Even though my child was perfectly fine after the accident, I felt far more more anxious for far longer, replaying what ‘could’ have been the outcome of the accident in my head, which I am sure was exacerbated by all of the previous times I had run through the scenario in my mind, worried it would happen.
On the other hand, while my dad was actually sick in the hospital with fairly serious issues, I felt far less anxious and more trusting that he was being well cared for, and had no preconceived stories in my mind about what might happen, which made my anxiety over his situation far easier to manage and to let go of any feelings or need to somehow be in control of what was happening.
I’m sure some of the difference in anxiety between the two situations also had to do with one person being my father, and one being my child, but these two completely different scenarios reminded me that it is better not to get to the final method of trying to ‘manage’ worry, by imagining the ‘worst case scenario’ outcomes.
Three Ways to Reduce Your Tendency to Worry
Limit news consumption
The Pew Research Center has published some interesting data about news consumption, with an estimated 86% of Americans using their smartphones and other digital devices to keep up on news. Coupling that with the information that the average smartphone user spends between 5 and 6 hours on their device each day, not including work related use, it’s no surprise that our levels of worry and anxiety are heightened by such high levels of exposure to predominantly negative news and information from around the world each day.
Because I do value being knowledgeable about what is going on in the world around me, I still read the news, but I am very strict about when I allow myself to access it. Generally, I catch up on the news after I have been up for several hours and completed all of my morning routine, and sit down to begin my work day. This usually naturally limits the time I spend reading it, since I have work related tasks to dive into.
Practice gratitude
Gratitude is one of the main ways I am able to move forward through times of excessive worry. Thinking about those parts of my life surrounding the worry that I am grateful for can help diminish the worry, which is usually the result of fear of loss.

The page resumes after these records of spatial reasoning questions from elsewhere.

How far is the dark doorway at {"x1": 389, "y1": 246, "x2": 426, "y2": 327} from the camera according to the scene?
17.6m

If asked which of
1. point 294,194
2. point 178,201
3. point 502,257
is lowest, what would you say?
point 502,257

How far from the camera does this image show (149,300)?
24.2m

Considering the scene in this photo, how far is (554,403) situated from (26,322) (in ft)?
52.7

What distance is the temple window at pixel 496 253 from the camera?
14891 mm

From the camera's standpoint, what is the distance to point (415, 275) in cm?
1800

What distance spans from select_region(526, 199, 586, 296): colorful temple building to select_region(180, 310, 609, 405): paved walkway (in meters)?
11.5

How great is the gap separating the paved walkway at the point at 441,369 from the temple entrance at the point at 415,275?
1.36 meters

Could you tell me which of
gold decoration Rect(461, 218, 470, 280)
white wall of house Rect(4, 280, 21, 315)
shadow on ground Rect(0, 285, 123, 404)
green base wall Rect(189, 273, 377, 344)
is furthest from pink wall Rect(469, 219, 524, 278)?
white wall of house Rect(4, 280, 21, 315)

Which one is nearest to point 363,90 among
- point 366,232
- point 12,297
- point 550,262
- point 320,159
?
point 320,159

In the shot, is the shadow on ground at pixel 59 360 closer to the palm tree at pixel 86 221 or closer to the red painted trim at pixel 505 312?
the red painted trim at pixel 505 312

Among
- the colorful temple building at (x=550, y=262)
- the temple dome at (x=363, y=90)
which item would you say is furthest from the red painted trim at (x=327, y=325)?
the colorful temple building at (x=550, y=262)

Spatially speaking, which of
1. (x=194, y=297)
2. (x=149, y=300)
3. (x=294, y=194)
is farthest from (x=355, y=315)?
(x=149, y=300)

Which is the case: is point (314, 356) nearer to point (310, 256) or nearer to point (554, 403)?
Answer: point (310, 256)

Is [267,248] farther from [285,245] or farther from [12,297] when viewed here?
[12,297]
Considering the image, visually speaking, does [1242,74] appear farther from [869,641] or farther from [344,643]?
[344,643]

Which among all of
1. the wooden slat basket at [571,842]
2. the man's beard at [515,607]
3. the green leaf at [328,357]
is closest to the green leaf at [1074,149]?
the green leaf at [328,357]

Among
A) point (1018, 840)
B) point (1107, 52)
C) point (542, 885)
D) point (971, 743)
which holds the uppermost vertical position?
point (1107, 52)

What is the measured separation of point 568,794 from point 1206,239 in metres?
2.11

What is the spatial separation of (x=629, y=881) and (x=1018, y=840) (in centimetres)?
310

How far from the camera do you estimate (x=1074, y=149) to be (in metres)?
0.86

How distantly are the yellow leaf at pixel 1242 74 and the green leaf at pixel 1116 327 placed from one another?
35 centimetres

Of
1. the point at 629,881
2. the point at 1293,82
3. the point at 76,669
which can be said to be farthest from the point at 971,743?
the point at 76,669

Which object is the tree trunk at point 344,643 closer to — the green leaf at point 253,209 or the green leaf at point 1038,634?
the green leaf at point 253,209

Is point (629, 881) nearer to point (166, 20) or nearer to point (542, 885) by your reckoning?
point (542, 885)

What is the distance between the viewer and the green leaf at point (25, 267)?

For example, I sometimes worry about finances, it’s true that money isn’t going as far as it used to. When I begin to feel the fear of possibly not having enough income to sustain our current way of living, I look around my home and consciously think about what I do have already, trips we have been able to experience and how grateful I am for what I have had access to up until this point in my life Thinking of these things pretty quickly brings me back to a state of mind where I am not nearly as concerned about the what-ifs of how life would be if we lose a significant amount of our financial freedom.
Go outside and move
One last method that I use to decrease worry and anxiety as it is happening, is to get outside and move. It isn’t enough sometimes for me to sit out on the porch in silence, as the anxious thoughts and worry can still get the best of me sitting in the stillness. It helps tremendously to ‘walk and worry’ instead of sit and think. Combining the outdoors with walking has been proven to increase our endorphins, which help regulate our mood, and can bring us back into a more positive state of mind.
Living in the PNW, this is harder for me during the rainy season, but I still make it a point to walk indoors on my treadmill with the window open for fresh air when it’s wet and cold out. Plenty of people brave the rain though, being from Arizona, it’s just not in my blood.
At the end of the day, chances are that your worries and anxiety are more about fear of loss, and less about an actual loss that has happened or can be guaranteed to happen. Taking steps like the ones above to protect your mental health and alleviate worry on a regular basis can lessen the overall amount of anxiety in your life and lead to more gratitude and contentment, no matter what lies in store.